__Cosa fare__: Secondo il reportage sul generale Jamal Mortka, in quale zona il popolo curdo lo considera l'eroe che ha battuto il Daesh?

11:34 giovedì 28.03.2024

Reportage - Missioni internazionali



foto di: Daniel Papagni
''Vogliamo il Kurdistan indipendente, come gli altri Paesi del mondo''
Intervista esclusiva con il generale Jamal Mortka: Occorre risolvere la questione curda e l'Italia potrebbe essere importante testimone
27-06-2016 - “Domani sarà sferrato l’attacco…” Così esordisce il capitano N., Peshmerga, padre di una bimba di un anno, mentre ci accompagna al campo in cui ci sta aspettando il Comandante dei Peshmerga, generale Jamal Mortka, considerato dal popolo curdo l’eroe che ha battuto il Daesh nella zona di Gwer.
“L’attacco, che sarà sferrato nella zona di Mosul, ci dice il capitano, è già stato programmato dai comandanti e …sarà seguito da uno ancora più pesante nei giorni prossimi”.
Mentre viaggiamo verso il comando dei Peshmerga, ci scambiamo poche parole su tale argomento, perché non può essere raccontato nei minimi particolari e, soprattutto, non possono essere rivelati i programmi decisi; però sappiamo che impiegherà due divisioni di cristiani Peshmerga insieme a rifugiati siriani curdi e che sarà un momento cruciale nella lotta contro il Daesh.

__Dati forniti__:
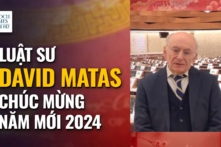 Luật sư David Matas: Cung chúc Xuân Giáp Thìn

__Risposta__: Nella zona di Gwer.